| We take the cabinet out of filing! |
Home page | Request information from BOLT | Back to LaserFiche page
Reprinted from the LaserFiche site:
Frequently
Asked Questions
Document Imaging in the New Millennium
Q. What is a document?
A. A document can be from one to several thousand pages, and can include
images and/or text, plus annotations, and one template (index card).
Q. Can I edit or alter images?
A. An imaging system should not provide any facility for editing or
altering images. This is important as many users consider that images should
be sacrosanct and that any changes would undermine the integrity of the system.
In addition, the system should provide an audit trail function to keep track
of which users have accessed which documents at what times.

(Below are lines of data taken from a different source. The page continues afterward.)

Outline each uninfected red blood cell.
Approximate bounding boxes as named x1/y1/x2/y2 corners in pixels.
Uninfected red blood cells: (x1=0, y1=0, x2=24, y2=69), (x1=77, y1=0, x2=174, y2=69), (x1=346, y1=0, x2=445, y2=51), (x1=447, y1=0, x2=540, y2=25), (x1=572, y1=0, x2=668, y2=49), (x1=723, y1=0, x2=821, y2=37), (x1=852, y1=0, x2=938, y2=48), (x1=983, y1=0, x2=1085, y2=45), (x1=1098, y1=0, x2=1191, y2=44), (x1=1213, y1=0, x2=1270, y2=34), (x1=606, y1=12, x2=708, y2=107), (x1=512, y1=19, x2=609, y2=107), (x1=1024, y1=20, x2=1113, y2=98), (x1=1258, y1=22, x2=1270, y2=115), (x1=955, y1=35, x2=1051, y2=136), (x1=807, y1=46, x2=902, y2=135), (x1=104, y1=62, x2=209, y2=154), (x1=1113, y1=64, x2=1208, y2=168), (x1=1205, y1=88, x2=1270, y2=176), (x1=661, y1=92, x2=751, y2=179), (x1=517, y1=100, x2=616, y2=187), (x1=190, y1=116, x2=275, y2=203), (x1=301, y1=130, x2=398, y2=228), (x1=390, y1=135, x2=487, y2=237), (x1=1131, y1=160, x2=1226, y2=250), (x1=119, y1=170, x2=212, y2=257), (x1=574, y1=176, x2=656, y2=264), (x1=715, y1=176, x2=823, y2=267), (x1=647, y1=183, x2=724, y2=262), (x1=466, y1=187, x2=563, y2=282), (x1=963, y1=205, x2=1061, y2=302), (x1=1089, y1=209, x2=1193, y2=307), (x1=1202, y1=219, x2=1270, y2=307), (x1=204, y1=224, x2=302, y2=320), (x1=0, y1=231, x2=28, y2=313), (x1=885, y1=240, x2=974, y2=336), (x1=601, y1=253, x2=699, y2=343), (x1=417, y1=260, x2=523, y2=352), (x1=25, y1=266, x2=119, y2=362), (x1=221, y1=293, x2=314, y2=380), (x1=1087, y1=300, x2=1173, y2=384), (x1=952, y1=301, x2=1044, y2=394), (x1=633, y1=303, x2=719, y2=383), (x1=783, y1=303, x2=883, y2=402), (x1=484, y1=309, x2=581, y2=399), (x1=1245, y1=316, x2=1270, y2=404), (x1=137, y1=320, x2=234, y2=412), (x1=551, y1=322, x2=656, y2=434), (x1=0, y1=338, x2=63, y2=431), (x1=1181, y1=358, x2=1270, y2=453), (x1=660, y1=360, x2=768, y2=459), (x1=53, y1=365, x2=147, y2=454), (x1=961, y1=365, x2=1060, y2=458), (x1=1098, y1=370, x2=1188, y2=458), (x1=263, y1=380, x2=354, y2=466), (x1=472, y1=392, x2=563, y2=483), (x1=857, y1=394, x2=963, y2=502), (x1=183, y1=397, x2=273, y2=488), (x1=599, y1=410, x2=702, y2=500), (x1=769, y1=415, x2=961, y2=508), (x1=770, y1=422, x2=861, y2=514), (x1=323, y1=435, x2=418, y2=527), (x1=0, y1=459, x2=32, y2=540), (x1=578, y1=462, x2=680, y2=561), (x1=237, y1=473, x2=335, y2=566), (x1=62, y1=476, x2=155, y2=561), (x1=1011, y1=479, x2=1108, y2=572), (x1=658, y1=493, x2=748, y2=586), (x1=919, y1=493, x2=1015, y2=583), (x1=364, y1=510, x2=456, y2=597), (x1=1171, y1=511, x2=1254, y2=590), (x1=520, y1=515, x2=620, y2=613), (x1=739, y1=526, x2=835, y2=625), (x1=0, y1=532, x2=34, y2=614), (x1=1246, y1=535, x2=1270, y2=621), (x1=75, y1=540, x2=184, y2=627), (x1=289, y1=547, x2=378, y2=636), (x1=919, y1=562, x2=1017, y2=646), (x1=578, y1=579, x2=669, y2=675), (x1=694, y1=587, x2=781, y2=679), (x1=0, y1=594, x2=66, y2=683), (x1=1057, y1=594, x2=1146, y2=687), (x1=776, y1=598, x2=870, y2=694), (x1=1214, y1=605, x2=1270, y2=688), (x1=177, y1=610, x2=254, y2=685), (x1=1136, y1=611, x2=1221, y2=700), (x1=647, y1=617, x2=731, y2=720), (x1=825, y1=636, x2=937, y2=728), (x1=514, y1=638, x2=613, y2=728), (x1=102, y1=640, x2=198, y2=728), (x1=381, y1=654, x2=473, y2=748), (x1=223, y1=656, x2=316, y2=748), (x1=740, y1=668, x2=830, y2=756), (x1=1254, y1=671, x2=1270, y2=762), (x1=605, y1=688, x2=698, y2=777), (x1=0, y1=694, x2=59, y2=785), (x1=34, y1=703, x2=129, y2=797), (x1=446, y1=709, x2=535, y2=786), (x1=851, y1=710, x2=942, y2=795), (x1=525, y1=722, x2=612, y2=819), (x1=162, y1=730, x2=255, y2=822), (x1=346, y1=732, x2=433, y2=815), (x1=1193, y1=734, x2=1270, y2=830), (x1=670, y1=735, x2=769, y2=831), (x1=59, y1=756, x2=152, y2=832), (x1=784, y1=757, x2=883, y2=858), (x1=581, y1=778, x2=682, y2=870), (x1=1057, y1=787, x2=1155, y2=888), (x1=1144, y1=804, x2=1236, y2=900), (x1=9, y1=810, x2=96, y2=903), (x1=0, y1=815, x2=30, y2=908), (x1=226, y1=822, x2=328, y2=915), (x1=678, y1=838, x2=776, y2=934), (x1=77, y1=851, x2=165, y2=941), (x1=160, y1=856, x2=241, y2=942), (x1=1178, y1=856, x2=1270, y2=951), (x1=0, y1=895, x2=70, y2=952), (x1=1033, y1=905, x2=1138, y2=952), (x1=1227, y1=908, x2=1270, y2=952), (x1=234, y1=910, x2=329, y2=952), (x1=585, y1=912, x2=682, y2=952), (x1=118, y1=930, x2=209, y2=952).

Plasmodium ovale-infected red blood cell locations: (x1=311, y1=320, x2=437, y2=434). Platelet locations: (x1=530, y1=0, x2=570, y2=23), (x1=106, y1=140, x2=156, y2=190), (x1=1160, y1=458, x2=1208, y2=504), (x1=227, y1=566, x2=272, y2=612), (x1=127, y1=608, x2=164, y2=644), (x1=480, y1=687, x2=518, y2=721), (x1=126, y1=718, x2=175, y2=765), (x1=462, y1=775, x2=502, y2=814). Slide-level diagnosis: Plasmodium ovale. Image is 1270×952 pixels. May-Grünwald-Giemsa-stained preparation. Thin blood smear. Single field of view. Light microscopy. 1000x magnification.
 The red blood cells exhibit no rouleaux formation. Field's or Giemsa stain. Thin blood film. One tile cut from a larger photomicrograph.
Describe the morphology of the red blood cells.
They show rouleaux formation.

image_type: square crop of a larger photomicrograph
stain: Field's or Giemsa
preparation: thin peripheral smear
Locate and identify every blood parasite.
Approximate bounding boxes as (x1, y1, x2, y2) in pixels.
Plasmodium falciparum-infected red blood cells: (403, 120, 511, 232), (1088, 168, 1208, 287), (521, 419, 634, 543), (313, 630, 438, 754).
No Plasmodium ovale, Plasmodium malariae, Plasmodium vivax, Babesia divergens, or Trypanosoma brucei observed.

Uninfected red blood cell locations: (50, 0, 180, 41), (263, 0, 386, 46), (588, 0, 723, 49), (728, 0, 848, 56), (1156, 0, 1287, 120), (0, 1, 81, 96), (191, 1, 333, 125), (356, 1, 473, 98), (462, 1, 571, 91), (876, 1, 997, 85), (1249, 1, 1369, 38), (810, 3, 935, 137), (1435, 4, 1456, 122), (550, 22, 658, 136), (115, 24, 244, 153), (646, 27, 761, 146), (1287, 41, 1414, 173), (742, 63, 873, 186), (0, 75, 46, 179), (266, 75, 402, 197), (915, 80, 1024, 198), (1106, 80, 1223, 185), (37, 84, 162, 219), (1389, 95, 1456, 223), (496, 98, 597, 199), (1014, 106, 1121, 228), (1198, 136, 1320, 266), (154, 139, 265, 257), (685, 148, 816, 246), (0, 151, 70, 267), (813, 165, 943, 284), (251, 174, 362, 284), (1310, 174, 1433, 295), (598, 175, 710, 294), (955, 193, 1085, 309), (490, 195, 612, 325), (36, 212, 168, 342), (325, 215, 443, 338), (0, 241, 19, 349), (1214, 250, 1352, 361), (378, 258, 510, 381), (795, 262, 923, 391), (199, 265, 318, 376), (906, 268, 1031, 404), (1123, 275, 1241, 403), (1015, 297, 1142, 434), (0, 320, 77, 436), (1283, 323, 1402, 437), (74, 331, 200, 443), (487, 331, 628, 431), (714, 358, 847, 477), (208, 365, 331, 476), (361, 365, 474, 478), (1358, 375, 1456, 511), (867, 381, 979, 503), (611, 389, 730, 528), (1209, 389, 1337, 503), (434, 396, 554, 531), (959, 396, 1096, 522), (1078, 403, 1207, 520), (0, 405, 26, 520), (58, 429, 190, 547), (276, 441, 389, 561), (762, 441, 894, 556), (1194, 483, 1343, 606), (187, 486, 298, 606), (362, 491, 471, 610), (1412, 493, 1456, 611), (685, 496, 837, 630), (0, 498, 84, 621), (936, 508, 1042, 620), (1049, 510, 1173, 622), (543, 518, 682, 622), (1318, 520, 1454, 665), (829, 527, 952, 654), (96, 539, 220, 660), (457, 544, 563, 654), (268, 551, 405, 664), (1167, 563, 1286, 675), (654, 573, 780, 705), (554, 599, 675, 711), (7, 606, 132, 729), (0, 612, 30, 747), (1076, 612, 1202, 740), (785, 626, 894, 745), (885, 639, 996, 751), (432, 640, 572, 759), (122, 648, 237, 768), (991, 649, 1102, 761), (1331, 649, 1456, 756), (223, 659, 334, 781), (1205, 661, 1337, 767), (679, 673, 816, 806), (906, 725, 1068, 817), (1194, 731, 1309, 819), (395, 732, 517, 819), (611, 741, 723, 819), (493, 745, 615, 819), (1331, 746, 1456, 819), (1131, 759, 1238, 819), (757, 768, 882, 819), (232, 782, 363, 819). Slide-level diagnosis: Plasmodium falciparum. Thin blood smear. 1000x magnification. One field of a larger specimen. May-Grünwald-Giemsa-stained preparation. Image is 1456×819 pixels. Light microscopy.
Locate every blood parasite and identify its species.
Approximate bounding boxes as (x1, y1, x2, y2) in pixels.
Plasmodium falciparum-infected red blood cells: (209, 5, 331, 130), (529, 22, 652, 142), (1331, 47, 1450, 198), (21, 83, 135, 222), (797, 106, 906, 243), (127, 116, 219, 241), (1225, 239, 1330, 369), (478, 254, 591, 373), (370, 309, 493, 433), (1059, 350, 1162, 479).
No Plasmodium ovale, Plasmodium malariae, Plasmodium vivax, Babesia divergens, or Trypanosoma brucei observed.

Q. Do imaging systems support
audit trails?
A. An imaging systems audit trail product should record a user
name, date, time, document name and action whenever a user accesses a database
or document. Various levels of audit-trail logging detail and activity tracking
should be available. The system should also support a viewer for sorting and
filtering these logs.
Q. What is the standard format
used to store images?
A. Black and white images are most commonly stored as standard TIFF
files using CCITT Group 4 (two-dimensional) compression. Grayscale and color
images are frequently stored as TIFF files with JPEG compression.
Q. Which types of desktop operating
systems are usually supported?
A. Most imaging systems have client applications that can run as Windows
applications on Windows 95, 98 and Windows NT. Internet/intranet systems may
be able to run on additional platforms, such as Macintosh and Unix, among
others.
Q. How much disk space does
an imaging system typically require?
A. With the rapid drop in prices for hard drives and optical media,
it costs much less to store documents on an imaging system than with paper.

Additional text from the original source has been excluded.